Ark’s New Steam Achievements Could Be So Much Better

Ark’s New Steam Achievements Could Be So Much Better

Ark: Survival Evolved is getting some proper achievements on Steam in next week’s big update, most of them pulled directly from the console versions. That’s great, kind of. As much as I love this dinosaur-themed survival time waster, it can lack direction, and achievements can give a bit of direction to an open-ended sandbox game. But Ark‘s achievements are pretty blah.

One of my biggest problems with Ark is its mid-game slump. By the time you’re halfway to the Level 100 mark, you’ll likely have unlocked all the game’s genuinely useful core equipment (with just the fancy-pants upper-tier variants to go), and you’ll probably have enough decent creatures to get around the map mostly unscathed. There is not, until the higher levels at least, an awful lot to do. This isn’t so much of a concern on PvP servers, where you have the constant distraction of having your crap messed with, but it’s certainly an issue in single-player and PvE.

Ever wondered why PvE bases have all the aesthetic restraint of a Las Vegas casino? It’s because — other than grinding a few caves, breeding the crap out of dinosaurs, and furiously expanding your base like some kind of prehistoric Winchester Mystery House — there aren’t a lot of in-built activities to keep mid-level solo and PvE players amused, which is where well-designed achievements would be an enormous boon.

Ark’s New Steam Achievements Could Be So Much Better

One of my favourite old-school features of Ark was that you used to receive a special commemorative dossier every time you tamed a creature. It was like catching ’em all in Pokemon, a secondary incentive to tame every animal that gave the game a bit more of an overarching goal. That system was eventually replaced by dossiers that were scattered across the map, presumably intended to add a bit more substance but ultimately too divorced from the game’s central mechanics.

Good game achievements are like that dossier feature, encouraging and incentivising you to think about, explore and exploit a game in interesting ways. Less interesting are the ones that Ark has adopted: They’re divorced from the core of the game, merely ticking off inevitable milestones.

These achievements, which replace the event-specific ones Steam had previously, range from the very straightforward (“Tame a dinosaur”, “Ride a dinosaur”, “Survive a full day and night”) to the far more involved (“Unlock all achievements”, “Reach the maximum survivor level”. “Defeat Ark‘s third Guardian”).

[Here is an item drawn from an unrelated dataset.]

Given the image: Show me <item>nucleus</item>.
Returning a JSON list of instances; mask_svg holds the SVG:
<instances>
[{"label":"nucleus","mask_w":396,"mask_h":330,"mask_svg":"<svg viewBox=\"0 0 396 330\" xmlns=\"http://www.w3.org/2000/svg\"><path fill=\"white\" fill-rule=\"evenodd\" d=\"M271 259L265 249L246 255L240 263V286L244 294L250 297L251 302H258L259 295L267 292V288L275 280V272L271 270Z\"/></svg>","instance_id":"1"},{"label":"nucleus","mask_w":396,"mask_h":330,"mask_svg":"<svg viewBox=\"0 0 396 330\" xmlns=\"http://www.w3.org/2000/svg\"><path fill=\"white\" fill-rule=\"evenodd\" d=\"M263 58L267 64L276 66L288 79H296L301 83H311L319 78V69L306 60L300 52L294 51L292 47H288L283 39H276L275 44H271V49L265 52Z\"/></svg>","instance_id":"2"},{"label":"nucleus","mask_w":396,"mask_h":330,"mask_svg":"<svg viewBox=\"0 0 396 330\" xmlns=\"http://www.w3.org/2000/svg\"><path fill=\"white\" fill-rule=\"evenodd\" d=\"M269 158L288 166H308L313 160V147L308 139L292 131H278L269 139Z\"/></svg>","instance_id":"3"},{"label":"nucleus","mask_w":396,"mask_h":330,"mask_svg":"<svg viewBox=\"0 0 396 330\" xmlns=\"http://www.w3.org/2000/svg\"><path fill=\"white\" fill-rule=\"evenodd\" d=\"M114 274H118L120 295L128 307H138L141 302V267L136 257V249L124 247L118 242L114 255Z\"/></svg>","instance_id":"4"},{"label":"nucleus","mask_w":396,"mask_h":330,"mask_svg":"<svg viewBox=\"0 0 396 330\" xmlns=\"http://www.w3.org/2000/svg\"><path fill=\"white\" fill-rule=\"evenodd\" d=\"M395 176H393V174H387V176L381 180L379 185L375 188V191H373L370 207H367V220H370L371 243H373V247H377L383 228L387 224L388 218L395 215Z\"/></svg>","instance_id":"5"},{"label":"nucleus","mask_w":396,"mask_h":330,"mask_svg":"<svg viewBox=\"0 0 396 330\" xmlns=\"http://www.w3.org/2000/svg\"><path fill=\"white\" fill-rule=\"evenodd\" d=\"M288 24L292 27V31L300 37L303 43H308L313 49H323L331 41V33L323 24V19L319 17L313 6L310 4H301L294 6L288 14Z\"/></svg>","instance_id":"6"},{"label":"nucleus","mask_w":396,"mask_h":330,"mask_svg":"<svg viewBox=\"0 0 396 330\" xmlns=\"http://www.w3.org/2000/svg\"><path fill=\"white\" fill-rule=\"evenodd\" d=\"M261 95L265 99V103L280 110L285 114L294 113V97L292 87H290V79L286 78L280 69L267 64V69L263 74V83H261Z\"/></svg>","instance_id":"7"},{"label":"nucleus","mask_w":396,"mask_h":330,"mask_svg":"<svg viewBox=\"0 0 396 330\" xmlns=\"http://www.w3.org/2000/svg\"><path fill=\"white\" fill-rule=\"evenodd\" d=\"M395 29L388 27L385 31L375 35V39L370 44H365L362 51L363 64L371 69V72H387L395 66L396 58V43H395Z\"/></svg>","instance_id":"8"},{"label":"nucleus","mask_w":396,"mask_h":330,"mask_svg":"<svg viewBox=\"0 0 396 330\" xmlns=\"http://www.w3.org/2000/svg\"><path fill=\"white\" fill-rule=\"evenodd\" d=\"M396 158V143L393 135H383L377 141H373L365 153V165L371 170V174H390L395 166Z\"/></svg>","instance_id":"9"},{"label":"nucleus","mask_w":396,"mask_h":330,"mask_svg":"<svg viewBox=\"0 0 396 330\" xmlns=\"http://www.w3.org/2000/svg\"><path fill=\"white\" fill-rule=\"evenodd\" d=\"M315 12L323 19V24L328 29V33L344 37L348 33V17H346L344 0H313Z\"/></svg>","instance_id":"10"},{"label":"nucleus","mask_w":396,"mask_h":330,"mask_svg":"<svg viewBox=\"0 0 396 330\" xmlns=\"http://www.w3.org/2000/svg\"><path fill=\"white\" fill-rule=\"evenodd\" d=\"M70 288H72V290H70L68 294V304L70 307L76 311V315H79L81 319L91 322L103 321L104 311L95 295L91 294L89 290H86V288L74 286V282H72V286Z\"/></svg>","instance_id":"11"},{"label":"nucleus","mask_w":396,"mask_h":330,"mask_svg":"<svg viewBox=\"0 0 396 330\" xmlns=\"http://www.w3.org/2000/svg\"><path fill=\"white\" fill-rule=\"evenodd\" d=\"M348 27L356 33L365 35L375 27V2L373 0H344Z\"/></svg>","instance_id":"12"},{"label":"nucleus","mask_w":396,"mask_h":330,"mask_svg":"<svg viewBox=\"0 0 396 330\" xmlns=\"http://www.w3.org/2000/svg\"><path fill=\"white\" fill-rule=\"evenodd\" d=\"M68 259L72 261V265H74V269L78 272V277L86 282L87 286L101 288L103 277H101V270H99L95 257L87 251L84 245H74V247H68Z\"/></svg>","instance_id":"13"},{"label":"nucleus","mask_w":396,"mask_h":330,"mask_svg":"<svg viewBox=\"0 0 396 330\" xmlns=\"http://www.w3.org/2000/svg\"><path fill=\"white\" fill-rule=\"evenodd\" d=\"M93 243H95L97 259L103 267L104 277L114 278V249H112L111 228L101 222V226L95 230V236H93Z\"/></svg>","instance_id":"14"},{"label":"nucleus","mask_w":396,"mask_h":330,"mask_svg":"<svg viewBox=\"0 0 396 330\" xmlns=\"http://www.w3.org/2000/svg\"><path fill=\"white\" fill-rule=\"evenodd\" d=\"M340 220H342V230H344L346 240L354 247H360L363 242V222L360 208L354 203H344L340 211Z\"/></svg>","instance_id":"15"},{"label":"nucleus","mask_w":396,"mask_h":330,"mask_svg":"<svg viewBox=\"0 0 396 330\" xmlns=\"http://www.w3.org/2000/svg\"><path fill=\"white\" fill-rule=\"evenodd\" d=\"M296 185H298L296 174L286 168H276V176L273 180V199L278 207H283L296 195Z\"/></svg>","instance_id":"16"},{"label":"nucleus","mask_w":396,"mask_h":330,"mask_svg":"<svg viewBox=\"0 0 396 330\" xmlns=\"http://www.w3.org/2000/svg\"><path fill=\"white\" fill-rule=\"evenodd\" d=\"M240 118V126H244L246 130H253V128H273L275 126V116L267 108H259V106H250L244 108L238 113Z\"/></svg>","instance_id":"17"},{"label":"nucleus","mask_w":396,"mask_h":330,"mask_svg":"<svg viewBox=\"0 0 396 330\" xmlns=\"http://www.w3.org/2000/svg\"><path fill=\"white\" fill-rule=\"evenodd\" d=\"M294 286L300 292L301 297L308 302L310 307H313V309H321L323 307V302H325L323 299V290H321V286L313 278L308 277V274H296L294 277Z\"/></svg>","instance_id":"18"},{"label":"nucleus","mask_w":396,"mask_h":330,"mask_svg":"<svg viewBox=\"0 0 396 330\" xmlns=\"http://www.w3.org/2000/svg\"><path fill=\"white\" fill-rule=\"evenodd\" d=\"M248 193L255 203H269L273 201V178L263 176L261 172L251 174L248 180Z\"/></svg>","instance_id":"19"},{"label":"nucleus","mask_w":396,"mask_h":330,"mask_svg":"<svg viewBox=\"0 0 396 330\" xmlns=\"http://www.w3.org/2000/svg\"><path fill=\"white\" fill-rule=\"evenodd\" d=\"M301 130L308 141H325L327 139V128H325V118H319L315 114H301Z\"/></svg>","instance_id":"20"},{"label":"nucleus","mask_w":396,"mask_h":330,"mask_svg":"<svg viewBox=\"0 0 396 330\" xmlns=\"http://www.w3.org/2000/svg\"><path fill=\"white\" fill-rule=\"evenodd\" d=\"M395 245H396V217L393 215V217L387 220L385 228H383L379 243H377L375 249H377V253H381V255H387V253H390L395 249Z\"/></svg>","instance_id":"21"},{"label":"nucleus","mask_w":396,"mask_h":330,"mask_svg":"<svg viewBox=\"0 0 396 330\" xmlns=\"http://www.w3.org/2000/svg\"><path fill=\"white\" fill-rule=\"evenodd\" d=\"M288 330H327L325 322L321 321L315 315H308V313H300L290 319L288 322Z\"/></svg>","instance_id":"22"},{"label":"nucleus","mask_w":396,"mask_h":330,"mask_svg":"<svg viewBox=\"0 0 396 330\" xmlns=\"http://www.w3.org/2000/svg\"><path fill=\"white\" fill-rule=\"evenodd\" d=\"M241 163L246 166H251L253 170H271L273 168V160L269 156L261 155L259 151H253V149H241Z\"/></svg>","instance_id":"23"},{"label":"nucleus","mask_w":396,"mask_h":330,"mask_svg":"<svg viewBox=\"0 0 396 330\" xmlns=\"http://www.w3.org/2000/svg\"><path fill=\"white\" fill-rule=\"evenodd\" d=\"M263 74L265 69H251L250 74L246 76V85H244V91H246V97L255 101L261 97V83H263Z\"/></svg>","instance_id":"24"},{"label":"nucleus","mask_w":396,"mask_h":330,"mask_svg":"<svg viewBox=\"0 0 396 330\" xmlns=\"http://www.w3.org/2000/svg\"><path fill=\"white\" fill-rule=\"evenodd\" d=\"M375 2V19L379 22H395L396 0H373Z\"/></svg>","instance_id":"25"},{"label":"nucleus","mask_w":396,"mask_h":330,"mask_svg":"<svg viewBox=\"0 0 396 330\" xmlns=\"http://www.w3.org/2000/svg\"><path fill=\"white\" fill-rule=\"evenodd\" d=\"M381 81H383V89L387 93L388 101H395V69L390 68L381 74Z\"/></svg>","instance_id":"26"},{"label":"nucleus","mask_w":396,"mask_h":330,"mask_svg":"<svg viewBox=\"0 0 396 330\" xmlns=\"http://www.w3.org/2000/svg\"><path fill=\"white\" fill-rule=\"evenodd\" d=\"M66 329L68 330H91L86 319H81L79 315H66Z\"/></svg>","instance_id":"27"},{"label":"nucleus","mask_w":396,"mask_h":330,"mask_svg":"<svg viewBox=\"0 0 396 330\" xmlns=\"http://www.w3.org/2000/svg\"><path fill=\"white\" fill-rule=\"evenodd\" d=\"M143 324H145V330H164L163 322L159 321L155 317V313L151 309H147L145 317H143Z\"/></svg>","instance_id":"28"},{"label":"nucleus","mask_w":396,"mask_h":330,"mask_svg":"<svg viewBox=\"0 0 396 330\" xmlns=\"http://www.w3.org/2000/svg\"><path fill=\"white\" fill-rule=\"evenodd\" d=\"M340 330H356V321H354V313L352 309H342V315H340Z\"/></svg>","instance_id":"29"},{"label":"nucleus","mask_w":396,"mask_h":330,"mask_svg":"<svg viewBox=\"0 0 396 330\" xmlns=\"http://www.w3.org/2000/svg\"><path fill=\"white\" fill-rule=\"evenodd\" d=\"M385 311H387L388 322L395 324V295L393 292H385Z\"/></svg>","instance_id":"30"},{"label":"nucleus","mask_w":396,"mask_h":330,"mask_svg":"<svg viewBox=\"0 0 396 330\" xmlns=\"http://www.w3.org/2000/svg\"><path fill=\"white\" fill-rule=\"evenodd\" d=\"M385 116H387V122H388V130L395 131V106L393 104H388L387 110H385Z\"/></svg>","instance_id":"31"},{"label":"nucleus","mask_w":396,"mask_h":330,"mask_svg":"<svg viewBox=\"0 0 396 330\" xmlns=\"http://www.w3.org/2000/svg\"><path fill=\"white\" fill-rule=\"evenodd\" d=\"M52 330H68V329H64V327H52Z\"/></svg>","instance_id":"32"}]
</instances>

But they completely fail to exploit the awesome unpredictability of Ark‘s sandbox game, one loaded with scope for experimental tinkering.

Ark’s New Steam Achievements Could Be So Much Better

My favourite game achievements are the ones from Valve’s Orange Box, which largely build their challenges around exploiting familiar gameplay mechanics in new and creative ways: “Kill 30 enemies with thrown physics objects”, “Kill an enemy with a toilet”. To this day, my proudest gaming moment is carrying that damn gnome from the start of Half-Life 2: Episode 2 all the way to the rocket at the end. It’s a preposterous achievement, but it works because it forces you to look at familiar mechanics with fresh eyes. You need to reconsider your route, your approach to combat, and even your driving, unless you especially want that gnome to go flying out the window, never to be seen again.

These are the kind of achievements that can inject new life into an otherwise spent game, or revitalise an experience when things start to flag, so it’s a shame that Ark‘s achievements are so routine. So much of that mid-game void could be filled with a bit more creativity.

Let’s have achievements that reward your acts of bravery, your reckless stupidity or your pure survival instincts. Let’s have achievements that encourage a sense of adventure: Reward me for finding a way to survive at sea for a month without ever touching land, or for surviving on a purely vegetarian diet. Reward me for poking a giganotosaurus with a stick and living to tell the tale, or for completing the deadliest cave without any pants on.

Or use achievements to incentivise experimenting with Ark’s less popular mechanics. For flying an overburdened quetzal from the northernmost tip of the island to the very south, for instance, or for drawing the ire of 30 eels at once.

Of course, I’m just spitballing here, but if a creative shake of Ark‘s achievements could add a different kind of value to the sandbox experience, wouldn’t that be a lot more fun?